ТЕКСТ:

# # # # # # #

«Я не люблю политику, не люблю, когда себя не уважают, когда все время себя с кем-то сравнивают, не люблю комплекс неполноценности в людях. Нужно просто любить язык, культуру…»
В Калининграде художественный руководитель Московского театра имени Владимира Маяковского Миндаугас Карбаускис рассказал о «Русском романе» и русском театре, об общих стереотипах и своей любви к малой сцене.
— В прошлом году после спектакля «Кант» мы беседовали на этой же самой скамейке у служебного входа драмтеатра, и тогда наш разговор оборвался на том, что драматург Марюс Ивашкявичюс пишет пьесу о последних годах жизни и творчества Льва Николаевича Толстого, основанную на тексте романа «Анна Каренина». Недавно прошли читки пьесы, и хотелось бы поговорить о готовящемся спектакле. Я читала, что изначально пьеса называлась «Близость Л.Т.», сейчас — «Русский роман». Почему – «Русский роман»?

# # # # # # #

ЗАДАНИЯ ДЛЯ ВЫПОЛНЕНИЯ:
• 1. Как сейчас называется пьеса Марюса Ивашкявичюса, о которой идет речь в интервью?
• 2. Приведите заново фрагмент интервью, всё от «В Калининграде художественный» до «к малой сцене.», обновив его: вместо «Калининграде» поставьте «Москве».
Строки далее никак не связаны с интервью.

ИСХОДНЫЕ ДАННЫЕ:

# # # # # # #

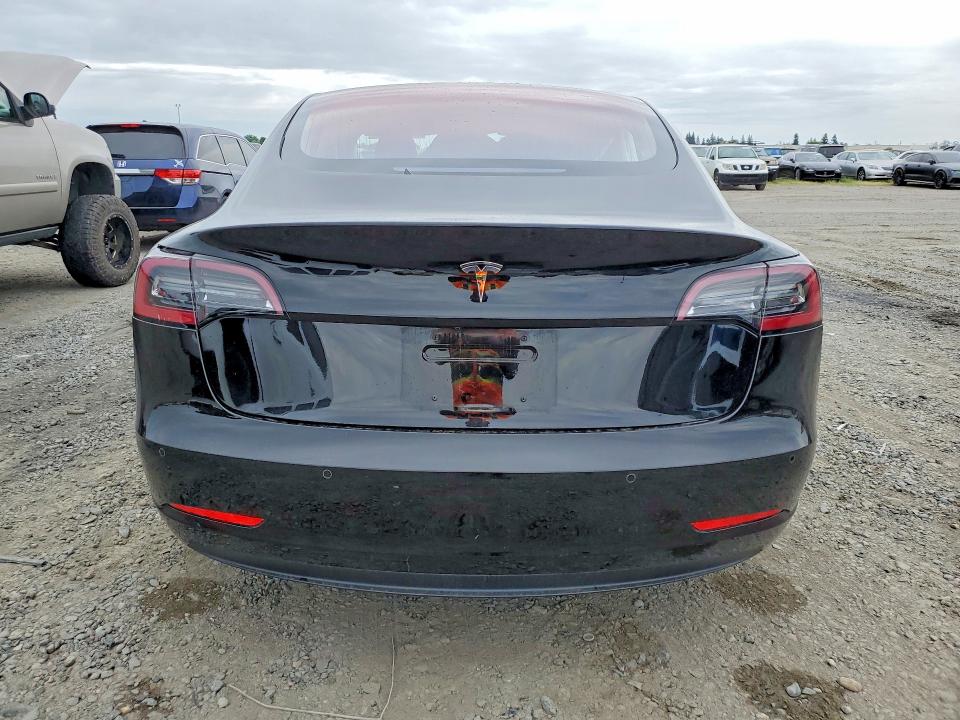 Aukcja sprzedaży 2018 Tesla Model 3, vin: 5YJ3E1EA9JF007702, numer aukcji: 48168196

# # # # # # #

ОТВЕТЫ К ЗАДАНИЯМ:
• 1. «Русский роман».

• 2.
В Москве художественный руководитель Московского театра имени Владимира Маяковского Миндаугас Карбаускис рассказал о «Русском романе» и русском театре, об общих стереотипах и своей любви к малой сцене.